WORK REQUIRED: Copy out word for word the stretch of entries from the line containing "Of the selection" through the end of the entries.

##########

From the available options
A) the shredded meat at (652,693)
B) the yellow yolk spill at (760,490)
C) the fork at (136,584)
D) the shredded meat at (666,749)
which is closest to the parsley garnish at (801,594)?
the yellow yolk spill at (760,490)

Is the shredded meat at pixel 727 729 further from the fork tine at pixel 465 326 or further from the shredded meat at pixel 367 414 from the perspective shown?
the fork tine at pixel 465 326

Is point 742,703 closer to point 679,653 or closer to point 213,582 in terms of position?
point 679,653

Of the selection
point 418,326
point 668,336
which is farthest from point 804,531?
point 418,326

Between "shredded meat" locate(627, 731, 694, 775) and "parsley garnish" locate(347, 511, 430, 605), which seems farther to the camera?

##########

EXERCISE SOLUTION:
Of the selection
point 418,326
point 668,336
which is farthest from point 804,531?
point 418,326

Between "shredded meat" locate(627, 731, 694, 775) and "parsley garnish" locate(347, 511, 430, 605), which seems farther to the camera?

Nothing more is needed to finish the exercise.